Stated exercise A » Copy out the entries word for word, from the first line of the entries down to the line containing "51H78L119 74H129L143 61H156V27H122L98", with both of those lines included.

Document passage »
++++
[linux-lvm] Sparse LVs, --virtualsize equal to --size

Lars Ellenberg lars.ellenberg at linbit.com
Thu Jan 31 16:22:43 UTC 2013

On Tue, Jan 29, 2013 at 10:24:43AM +0200, Vangelis Koukis wrote:
> On Mon, Jan 28, 2013 at 02:50:48pm +0100, Marian Csontos wrote:
> > On 01/25/2013 09:44 AM, Vangelis Koukis wrote:
> > >On Thu, Jan 24, 2013 at 11:42:35pm +0000, Alasdair G Kergon wrote:
> > >>So look at thin provisioning with its zeroing option.
> > >>External origin.  (support currently being added to lvm)
> > >>
> > >>Or this not-yet-upstream target:
> > >>http://people.redhat.com/agk/patches/linux/editing/dm-add-zeroed-target.patch
> > >>
> > >>Alasdair
> > >
> > >Thanks Alasdair,
> > >
> > >this seems to fit the bill perfectly, it's a shame it's
> > >not yet merged upstream.
> > >
> > >Until then, if we are to go with the "snapshot-over-the-zero-target"
> > >route, can you comment on quantifying the space overhead of tracking
> > >chunks in the snapshot?
> > 
> Hello Marian,
> thank you for your answer, here are some points I'm not sure I have
> understood completely:
> > Beware! Large old-style snapshots may take a very long time to
> > activate[1] (reportedly up to few hours)


    I've seen activation of "thin" snapshots take "ages" as well.
    Maybe not "few" hours, but close.

    That's because the implicitly started thin_check is 100% cpu
    on a single core, we have 64k "chunk size",
    and thus the tree is *huge*.

    Also lvremove of a thin snapshot in that setup is single core cpu bound,
    takes >= 20 minutes or so, locks out any other lvm command for that time.

    That's with
      LVM version:     2.02.95(2)-RHEL6 (2012-10-16)
      Library version: 1.02.74-RHEL6 (2012-10-16)
      Driver version:  4.22.6
    [ "tech preview", so that may still improve ;-) ]

Back on topic:

> > and my guess is many
> > smaller snapshots will behave the same[2], the total amount of
> > chunks written to all snapshots being the key to slow start...
> > 
> What is old-style snapshots? Old-style compared to what, thin LVs?
++++
Stated exercise B »
Answer these about the mailing-list post:
(i) What chunk size does the setup described in the post use?
(ii) How long does lvremove of a thin snapshot take in that setup?
(iii) Which LVM version is listed?
++++
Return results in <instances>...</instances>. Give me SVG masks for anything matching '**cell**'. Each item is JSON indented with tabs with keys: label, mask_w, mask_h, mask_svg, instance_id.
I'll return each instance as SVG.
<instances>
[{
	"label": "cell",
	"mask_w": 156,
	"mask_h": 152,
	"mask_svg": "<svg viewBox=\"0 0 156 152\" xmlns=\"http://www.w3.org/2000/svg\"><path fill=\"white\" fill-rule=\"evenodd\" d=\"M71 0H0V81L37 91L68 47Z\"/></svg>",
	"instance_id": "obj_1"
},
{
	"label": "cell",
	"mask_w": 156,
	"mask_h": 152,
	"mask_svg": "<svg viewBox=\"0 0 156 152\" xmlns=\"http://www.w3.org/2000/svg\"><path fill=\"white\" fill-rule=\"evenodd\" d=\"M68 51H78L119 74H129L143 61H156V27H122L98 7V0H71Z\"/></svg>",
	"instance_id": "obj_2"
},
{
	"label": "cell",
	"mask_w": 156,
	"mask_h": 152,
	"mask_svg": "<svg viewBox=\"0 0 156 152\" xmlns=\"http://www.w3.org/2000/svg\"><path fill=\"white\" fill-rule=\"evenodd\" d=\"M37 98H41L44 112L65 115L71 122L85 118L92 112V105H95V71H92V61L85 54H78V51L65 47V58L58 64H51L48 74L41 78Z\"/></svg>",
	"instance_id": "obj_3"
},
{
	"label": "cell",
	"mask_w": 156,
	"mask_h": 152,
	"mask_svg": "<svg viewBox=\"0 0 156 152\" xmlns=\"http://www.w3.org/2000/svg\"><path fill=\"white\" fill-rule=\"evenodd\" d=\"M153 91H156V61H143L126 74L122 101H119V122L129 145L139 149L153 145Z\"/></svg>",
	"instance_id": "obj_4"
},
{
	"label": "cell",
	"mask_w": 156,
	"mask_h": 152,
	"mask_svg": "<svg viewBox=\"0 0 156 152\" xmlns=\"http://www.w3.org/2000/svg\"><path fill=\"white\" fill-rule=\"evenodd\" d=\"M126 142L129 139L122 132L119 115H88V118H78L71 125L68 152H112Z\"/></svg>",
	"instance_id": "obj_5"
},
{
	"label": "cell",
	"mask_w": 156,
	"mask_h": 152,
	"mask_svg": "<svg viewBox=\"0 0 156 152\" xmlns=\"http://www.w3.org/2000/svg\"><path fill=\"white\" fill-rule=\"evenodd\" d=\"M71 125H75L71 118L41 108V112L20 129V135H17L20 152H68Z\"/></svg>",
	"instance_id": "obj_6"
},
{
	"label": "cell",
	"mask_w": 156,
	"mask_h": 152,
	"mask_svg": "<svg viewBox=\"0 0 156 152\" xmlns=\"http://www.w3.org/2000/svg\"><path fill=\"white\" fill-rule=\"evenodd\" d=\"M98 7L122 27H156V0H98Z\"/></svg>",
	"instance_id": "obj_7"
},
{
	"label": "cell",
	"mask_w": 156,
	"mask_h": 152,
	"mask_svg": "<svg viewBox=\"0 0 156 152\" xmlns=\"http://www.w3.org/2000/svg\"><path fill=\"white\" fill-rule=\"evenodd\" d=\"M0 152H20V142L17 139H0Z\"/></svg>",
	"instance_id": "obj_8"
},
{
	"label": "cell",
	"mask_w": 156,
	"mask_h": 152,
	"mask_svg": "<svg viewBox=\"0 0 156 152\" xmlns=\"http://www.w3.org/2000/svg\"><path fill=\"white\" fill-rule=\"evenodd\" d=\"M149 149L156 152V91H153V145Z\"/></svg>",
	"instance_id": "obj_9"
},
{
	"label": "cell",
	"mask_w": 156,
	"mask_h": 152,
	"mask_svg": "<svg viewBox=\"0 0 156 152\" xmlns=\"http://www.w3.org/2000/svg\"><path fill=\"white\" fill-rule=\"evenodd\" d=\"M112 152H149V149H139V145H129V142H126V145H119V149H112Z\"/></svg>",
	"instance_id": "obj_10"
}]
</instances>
++++
Result A »
Return results in <instances>...</instances>. Give me SVG masks for anything matching '**cell**'. Each item is JSON indented with tabs with keys: label, mask_w, mask_h, mask_svg, instance_id.
I'll return each instance as SVG.
<instances>
[{
	"label": "cell",
	"mask_w": 156,
	"mask_h": 152,
	"mask_svg": "<svg viewBox=\"0 0 156 152\" xmlns=\"http://www.w3.org/2000/svg\"><path fill=\"white\" fill-rule=\"evenodd\" d=\"M71 0H0V81L37 91L68 47Z\"/></svg>",
	"instance_id": "obj_1"
},
{
	"label": "cell",
	"mask_w": 156,
	"mask_h": 152,
	"mask_svg": "<svg viewBox=\"0 0 156 152\" xmlns=\"http://www.w3.org/2000/svg\"><path fill=\"white\" fill-rule=\"evenodd\" d=\"M68 51H78L119 74H129L143 61H156V27H122L98 7V0H71Z\"/></svg>",

Result B »
(i) 64k
(ii) 20 minutes or more
(iii) 2.02.95(2)-RHEL6 (2012-10-16)